Computational Details


General Formulas

Canonical discriminant analysis is equivalent to canonical correlation analysis between the quantitative variables and a set of dummy variables coded from the CLASS variable. In the following notation, the dummy variables are denoted by $\mb{y}$ and the quantitative variables are denoted by $\mb{x}$. The total sample covariance matrix for the $\mb{x}$ and $\mb{y}$ variables is

\[  \mb{S} = \left[\begin{matrix}  \mb{S}_{xx}   &  \mb{S}_{xy}   \cr \mb{S}_{yx}   &  \mb{S}_{yy}   \end{matrix}\right]  \]

When c is the number of groups, $n_ t$ is the number of observations in group t, and $\mb{S}_ t$ is the sample covariance matrix for the $\mb{x}$ variables in group t, the within-class pooled covariance matrix for the $\mb{x}$ variables is

\[  \mb{S}_ p = \frac{1}{\sum n_ t-c} {\sum (n_ t-1)\mb{S}_ t}  \]

The canonical correlations, $\rho _ i$, are the square roots of the eigenvalues, $\lambda _ i$, of the following matrix.

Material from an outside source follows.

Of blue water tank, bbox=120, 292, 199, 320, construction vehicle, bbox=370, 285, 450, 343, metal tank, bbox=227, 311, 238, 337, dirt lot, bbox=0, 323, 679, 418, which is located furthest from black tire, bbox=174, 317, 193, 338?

The corresponding eigenvectors are $\mb{v}_ i$.

\[  {\mb{S}_ p}^{-1/2}\mb{S}_{xy}{\mb{S}_{yy}}^{-1}\mb{S}_{yx}{\mb{S}_ p}^{-1/2}  \]

Let $\mb{V}$ be the matrix that contains the eigenvectors $\mb{v}_ i$ that correspond to nonzero eigenvalues as columns. The raw canonical coefficients are calculated as follows:

\[  \mb{R} = {\mb{S}_ p}^{-1/2}\mb{V}  \]

The pooled within-class standardized canonical coefficients are

\[  \mb{P} = \mr{diag}(\mb{S}_ p)^{1/2}\mb{R}  \]

The total sample standardized canonical coefficients are

\[  \mb{T} = \mr{diag}(\mb{S}_{xx})^{1/2}\mb{R}  \]

Let $\mb{X}_ c$ be the matrix that contains the centered $\mb{x}$ variables as columns. The canonical scores can be calculated by any of the following:

\[  \mb{X}_ c \,  \mb{R}  \]
\[  \mb{X}_ c \,  \mr{diag}(\mb{S}_ p)^{-1/2}\mb{P}  \]
\[  \mb{X}_ c \,  \mr{diag}(\mb{S}_{xx})^{-1/2}\mb{T}  \]

For the multivariate tests based on $\mb{E}^{-1}\mb{H}$,

\[  \mb{E} = (n-1)(\mb{S}_{yy} - \mb{S}_{yx}\mb{S}_{xx}^{-1}\mb{S}_{xy})  \]
\[  \mb{H} = (n-1)\mb{S}_{yx}\mb{S}_{xx}^{-1}\mb{S}_{xy}  \]

where n is the total number of observations.